Après avoir engagé des procédures contre Shein pour des motifs similaires, la France durcit le ton. Ce mercredi 26 novembre, le ministre du Commerce Serge Papin a confirmé lors d’une interview donnée à nos confrères de TF1, que la lutte allait s’intensifier dans les semaines à venir.

Une nouvelle offensive contre la vente de produits illégaux en ligne

Cette fois, c’est au tour d’AliExpress et Joom de faire l’objet de poursuites judiciaires. Selon Serge Papin, ces plateformes proposent également à la vente des poupées à caractère pédopornographique. L’État prévoit donc de déposer une plainte judiciaire au civil contre elles pour mettre fin à ces pratiques que le ministre qualifie de far-west numérique, et potentiellement obtenir leur interdiction.​ En parallèle, la Répression des fraudes a découvert la vente d’armes de catégorie A, comme des machettes et des poings américains, sur d’autres plateformes, et prévoit de sévir également sur le sujet.

AliExpress a déclaré avoir retiré les annonces concernées dès l’ouverture de l’enquête judiciaire au début du mois de novembre. Des mesures qui ne suffisent pas, estiment Serge Papin. Le gouvernement cherche à obtenir l’assurance que ces plateformes respecteront à l’avenir la législation française et européenne en matière de protection des consommateurs et des mineurs., en excluant de leurs marketplaces les produits illégaux et non conformes aux règlementations en vigueur.

Une démarche judiciaire et politique d’envergure

Cette action ne se limite pas à la France, puisque le ministre a affirmé vouloir porter ce combat au niveau européen, soulignant que ces produits sont accessibles dans l’ensemble du marché unique, et qu’ils doivent logiquement faire l’objet d’une interdiction à cette même échelle. La situation est d’autant plus concrète qu’il y a quelques heures, la France a prononcé des menaces similaires contre Shein, qui pourrait être interdit en France et en Europe pour au moins trois mois, le temps de se remettre en conformité.

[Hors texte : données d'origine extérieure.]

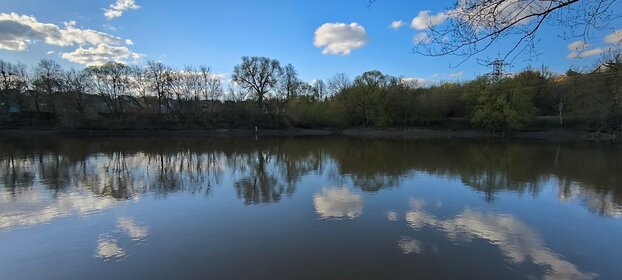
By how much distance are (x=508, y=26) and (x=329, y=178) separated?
458 inches

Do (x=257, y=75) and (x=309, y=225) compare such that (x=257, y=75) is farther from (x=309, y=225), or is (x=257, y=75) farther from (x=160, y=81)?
(x=309, y=225)

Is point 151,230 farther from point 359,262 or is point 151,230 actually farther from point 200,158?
point 200,158

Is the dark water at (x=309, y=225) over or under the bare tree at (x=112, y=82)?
under

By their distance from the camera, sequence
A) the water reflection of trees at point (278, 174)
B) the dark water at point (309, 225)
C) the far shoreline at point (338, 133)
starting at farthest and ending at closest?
the far shoreline at point (338, 133), the water reflection of trees at point (278, 174), the dark water at point (309, 225)

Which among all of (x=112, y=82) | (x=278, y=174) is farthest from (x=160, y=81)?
(x=278, y=174)

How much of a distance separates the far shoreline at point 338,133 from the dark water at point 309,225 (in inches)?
1420

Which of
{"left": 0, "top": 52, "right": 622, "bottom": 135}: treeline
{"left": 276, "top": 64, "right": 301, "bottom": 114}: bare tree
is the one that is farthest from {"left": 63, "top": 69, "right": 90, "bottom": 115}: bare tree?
{"left": 276, "top": 64, "right": 301, "bottom": 114}: bare tree

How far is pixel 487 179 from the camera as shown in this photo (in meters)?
15.1

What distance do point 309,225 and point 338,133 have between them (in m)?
50.4

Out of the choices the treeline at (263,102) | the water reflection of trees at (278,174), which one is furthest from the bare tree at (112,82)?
the water reflection of trees at (278,174)

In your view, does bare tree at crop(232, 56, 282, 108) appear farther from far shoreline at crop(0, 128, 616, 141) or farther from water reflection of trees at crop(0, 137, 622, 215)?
water reflection of trees at crop(0, 137, 622, 215)

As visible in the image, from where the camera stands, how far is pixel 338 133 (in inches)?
2307

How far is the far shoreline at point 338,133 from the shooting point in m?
48.1

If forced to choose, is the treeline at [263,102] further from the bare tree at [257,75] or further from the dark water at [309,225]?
the dark water at [309,225]
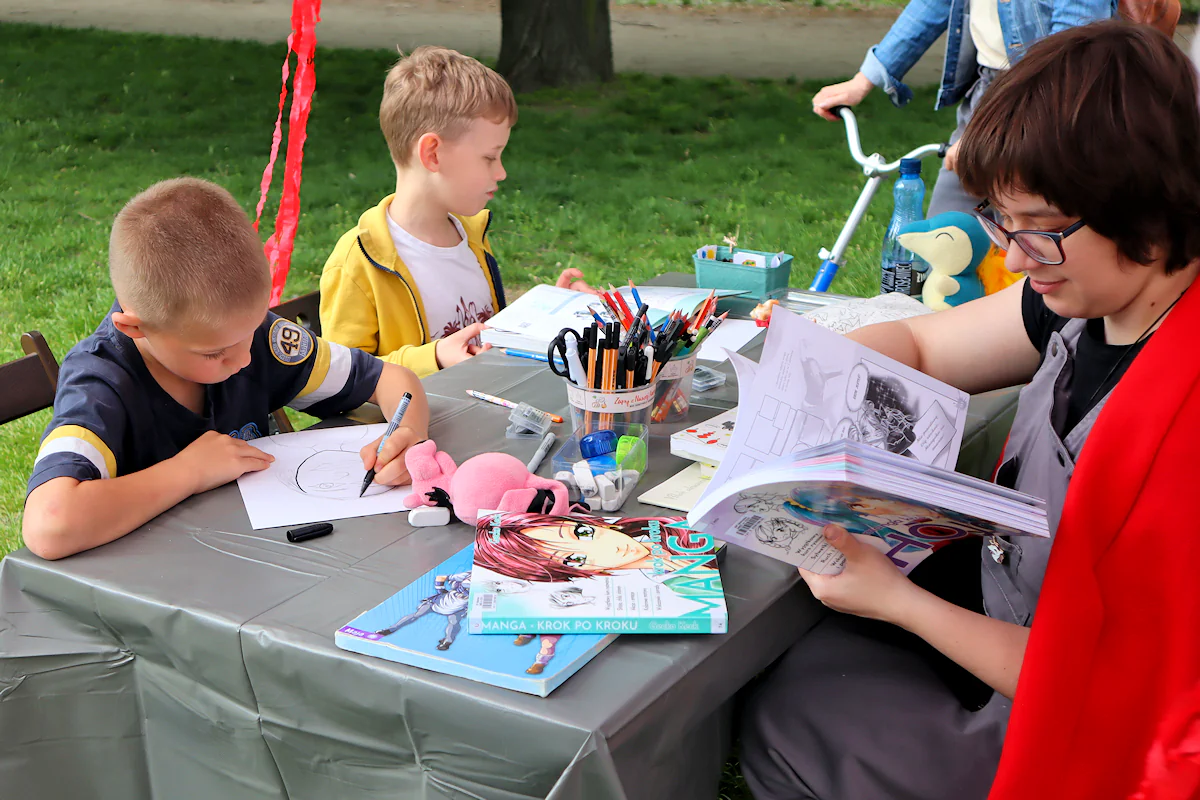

Au-delà de la lutte contre des contenus illégaux, le gouvernement justifie son action par la volonté de protéger les consommateurs français et de défendre l’industrie locale. Reste que la partie semble perdue d’avance : difficile de contrôler précisément ce qui transite par les plateformes étrangères, surtout quand les produits proviennent de marketplaces situées à l’autre bout de la planète. En attendant de trouver une solution viable et efficace, ces mesures ont surtout l’effet d’une promesse : celle d’une volonté ferme de combattre la banalisation de contenus illégaux et de renforcer la régulation sur le commerce numérique.